HIV TESTS AND TESTING
Laboratory diagnosis of human immunodeficiency virus (HIV) infection relies most
commonly on the detection of antibodies to the virus in plasma. Currently available tests
have a high degree of sensitivity and specificity in most clinical situations.
Antibody Response to HIV Infection
HIV viral proteins are divided into three groups:
1. Envelope proteins: glycoproteins gp 120, gp 41, and gp 160
2. Polymerase proteins: reverse transcriptase p66 and the integrase p31
3. Core proteins: major structural proteins p24 and p18 and proteins p7 and p55.

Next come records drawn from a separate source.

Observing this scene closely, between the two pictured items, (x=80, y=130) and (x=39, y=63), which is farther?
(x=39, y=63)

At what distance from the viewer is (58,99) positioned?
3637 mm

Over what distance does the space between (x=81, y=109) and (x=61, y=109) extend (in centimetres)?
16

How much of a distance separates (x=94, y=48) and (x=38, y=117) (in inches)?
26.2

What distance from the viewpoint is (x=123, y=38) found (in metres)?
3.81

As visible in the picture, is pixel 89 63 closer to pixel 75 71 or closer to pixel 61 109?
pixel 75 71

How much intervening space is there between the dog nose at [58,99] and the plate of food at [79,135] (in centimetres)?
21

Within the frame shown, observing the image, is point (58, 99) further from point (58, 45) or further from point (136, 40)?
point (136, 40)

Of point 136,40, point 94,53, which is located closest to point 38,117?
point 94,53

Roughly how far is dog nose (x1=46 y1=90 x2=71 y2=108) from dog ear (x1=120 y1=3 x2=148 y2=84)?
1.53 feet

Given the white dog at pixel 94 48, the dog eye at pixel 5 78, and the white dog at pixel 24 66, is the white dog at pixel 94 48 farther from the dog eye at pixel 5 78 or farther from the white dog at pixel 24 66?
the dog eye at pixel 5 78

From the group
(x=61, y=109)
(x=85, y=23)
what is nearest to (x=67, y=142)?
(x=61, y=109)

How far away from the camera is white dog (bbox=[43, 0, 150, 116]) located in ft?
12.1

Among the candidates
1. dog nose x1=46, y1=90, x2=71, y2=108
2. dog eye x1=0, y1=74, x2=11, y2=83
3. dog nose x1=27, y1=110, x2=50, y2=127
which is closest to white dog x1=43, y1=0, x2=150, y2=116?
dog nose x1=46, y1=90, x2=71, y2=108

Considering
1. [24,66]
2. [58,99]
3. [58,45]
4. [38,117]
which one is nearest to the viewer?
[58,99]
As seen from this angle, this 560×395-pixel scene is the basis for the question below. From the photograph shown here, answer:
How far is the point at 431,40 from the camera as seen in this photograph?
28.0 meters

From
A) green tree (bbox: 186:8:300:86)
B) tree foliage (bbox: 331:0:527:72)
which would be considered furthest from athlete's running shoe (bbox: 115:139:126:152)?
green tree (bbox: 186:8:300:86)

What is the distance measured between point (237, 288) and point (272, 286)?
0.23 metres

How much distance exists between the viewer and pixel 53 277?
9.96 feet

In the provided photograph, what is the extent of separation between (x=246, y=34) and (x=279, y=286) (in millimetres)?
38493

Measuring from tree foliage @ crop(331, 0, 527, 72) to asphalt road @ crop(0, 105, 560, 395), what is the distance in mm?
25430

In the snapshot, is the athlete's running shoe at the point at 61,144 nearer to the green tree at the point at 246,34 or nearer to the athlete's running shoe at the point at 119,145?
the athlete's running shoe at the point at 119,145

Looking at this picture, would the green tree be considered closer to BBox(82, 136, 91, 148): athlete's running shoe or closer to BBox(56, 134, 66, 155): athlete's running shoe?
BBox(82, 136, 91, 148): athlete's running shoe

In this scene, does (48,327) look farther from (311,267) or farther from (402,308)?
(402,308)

After transmission, the core HIV protein, p24 antigen, is the first marker to be detected
in the serum, within 2 weeks of infection. Antibodies to p24 begin to appear in the serum
within 1 to 2 months and their appearance correlates with a decline in p24 antigen. In
addition, antibodies to the envelope glycoproteins (gp 160 and gp 120) and the
transmembrane glycoprotein (gp 41) appear within 2 to 6 weeks of infection.
Testing of HIV Infection
Enzyme immunoassay (EIA): The EIA is performed by binding partially purified virus
(from strains grown in infected cells) containing envelope and core proteins to a solid
phase that is subsequently exposed to patient serum to allow for antigen-antibody
binding. After washing away the unbound immunoglobulin, the solid phase with bound
antigen-antibody is exposed to an enzyme-labeled anti-human globulin. The final
complex is then exposed to an enzyme substrate, which leads to a colorimetric reaction
that is proportional to the amount of bound anti-HIV antibody in the patient plasma.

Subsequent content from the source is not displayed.